Marc Dreier, the owner of a prominent New York law firm who was arrested last week, was hit Monday with criminal charges and civil complaints alleging he defrauded investors of about $100 million by selling them phony financial instruments.

Federal prosecutors on Monday unsealed charges of one count each of securities and wire fraud, describing a bizarre scheme to bilk hedge funds. [U.S. Complaint at ClusterStock] The Securities and Exchange Commission filed a civil suit making largely the same allegations against the 58-year-old Mr. Dreier….

The criminal and civil complaints released Monday offer the following account of events: Mr. Dreier fabricated promissory notes by an unnamed New York real-estate developer — identified as Solow Realty by a person with knowledge of the situation — and sold them to hedge funds, when in fact such notes were never issued. He fabricated supporting financial statements, and letters from an accounting firm using the firm’s logo, that purported to audit the statements. The SEC complaint says $113 million in phony notes was deposited to an account in the name of the law firm.
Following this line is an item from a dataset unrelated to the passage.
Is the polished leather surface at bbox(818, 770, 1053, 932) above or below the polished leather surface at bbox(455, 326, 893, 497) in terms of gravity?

Scott Greenfield has more on reports circulating of missing escrow accounts and is stunned at the magnitude of the allegations: if true, “the firm is now at the epicenter of perhaps the greatest instance of lawyer dishonesty ever.” [Updated Tuesday morning to replace breaking-news WSJ account with paper’s most recent version; see comments section regarding an apparent inaccuracy in earlier version.]

“Change They Can Litigate”

Occasionally a reader will ask why I’m averse to linking to the conservative publication WorldNetDaily. Reason #17,945: the birth certificate/citizenship trutherism by which WND promotes litigation aimed at keeping Barack Obama from being inaugurated President. (David Weigel, Slate, Dec. 4).
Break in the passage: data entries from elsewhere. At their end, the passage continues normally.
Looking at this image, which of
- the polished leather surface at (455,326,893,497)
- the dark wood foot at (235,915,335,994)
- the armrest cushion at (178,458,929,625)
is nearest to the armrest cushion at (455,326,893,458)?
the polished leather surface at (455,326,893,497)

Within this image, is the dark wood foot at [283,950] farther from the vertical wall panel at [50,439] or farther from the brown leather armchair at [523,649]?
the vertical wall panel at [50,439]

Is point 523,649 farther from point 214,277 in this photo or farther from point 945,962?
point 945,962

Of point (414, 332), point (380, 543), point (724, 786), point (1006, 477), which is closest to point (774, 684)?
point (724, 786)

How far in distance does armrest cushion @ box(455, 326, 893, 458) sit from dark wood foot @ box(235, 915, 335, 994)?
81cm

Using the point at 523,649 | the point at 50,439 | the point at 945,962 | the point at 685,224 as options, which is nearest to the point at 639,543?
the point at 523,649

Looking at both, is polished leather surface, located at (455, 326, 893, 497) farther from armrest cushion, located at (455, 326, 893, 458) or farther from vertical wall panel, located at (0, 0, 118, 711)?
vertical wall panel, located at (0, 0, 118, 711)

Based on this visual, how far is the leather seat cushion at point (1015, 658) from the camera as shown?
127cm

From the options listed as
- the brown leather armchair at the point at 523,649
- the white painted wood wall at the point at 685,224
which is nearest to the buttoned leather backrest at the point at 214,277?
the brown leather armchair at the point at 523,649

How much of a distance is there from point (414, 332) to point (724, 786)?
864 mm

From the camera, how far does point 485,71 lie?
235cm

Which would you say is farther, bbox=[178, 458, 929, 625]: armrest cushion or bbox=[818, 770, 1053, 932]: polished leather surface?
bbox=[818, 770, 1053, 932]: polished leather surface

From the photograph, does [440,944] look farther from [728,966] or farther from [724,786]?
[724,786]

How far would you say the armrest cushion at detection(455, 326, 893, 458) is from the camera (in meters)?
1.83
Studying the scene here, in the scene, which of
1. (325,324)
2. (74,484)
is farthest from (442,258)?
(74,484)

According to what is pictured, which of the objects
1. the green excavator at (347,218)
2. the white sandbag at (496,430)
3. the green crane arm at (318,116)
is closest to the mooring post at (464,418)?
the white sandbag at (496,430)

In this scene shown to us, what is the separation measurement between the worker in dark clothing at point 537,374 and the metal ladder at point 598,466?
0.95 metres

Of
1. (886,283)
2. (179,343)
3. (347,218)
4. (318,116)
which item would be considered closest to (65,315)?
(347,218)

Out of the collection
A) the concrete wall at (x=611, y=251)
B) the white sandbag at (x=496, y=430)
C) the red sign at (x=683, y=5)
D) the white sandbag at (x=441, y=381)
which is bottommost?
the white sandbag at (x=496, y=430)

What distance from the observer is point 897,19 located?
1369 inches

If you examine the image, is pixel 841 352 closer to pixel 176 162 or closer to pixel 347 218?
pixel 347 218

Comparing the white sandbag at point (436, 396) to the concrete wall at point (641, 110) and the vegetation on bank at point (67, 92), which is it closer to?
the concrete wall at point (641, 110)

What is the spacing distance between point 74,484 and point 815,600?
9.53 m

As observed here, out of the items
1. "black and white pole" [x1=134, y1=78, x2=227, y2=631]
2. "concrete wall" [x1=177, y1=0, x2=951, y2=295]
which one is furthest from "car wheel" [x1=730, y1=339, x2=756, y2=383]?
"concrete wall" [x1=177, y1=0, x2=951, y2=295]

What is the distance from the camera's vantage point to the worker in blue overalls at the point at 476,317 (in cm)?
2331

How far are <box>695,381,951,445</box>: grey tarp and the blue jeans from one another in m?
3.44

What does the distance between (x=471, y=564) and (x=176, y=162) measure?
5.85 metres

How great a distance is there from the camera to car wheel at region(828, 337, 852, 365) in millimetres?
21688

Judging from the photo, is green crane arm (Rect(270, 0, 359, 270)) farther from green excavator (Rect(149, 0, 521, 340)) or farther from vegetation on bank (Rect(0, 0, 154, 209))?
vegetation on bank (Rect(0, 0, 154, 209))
Update: Supreme Court turns down first of such cases (Doug Mataconis, Below the Beltway, Dec. 8).

Wii class action claim: controller keeps flying out of our hands

“Nintendo’s Wii game remote controller has a defective wrist strap that lets the thing fly out of the users’ hands while they simulate tennis, nunchucks or similar actions, and then it crashes into TVs, walls and children,” according to an intended class action filed by attorney Robert Kleinman of Austin, Texas on behalf of a Colorado woman. (Courthouse News, Dec. 4 via Above the Law).

“How many hernias…?”

How many elective inguinal hernia repairs do you think a surgeon might have to perform to raise the money to pay his annual malpractice insurance bill? We’re not told which state he practices in or what kind of practice or community, only that he’s getting a relatively good deal on insurance because he has no outstanding suits.

Guess for yourself, and then go see whether ER Stories’ answer is higher or lower than you guessed (Dec. 7).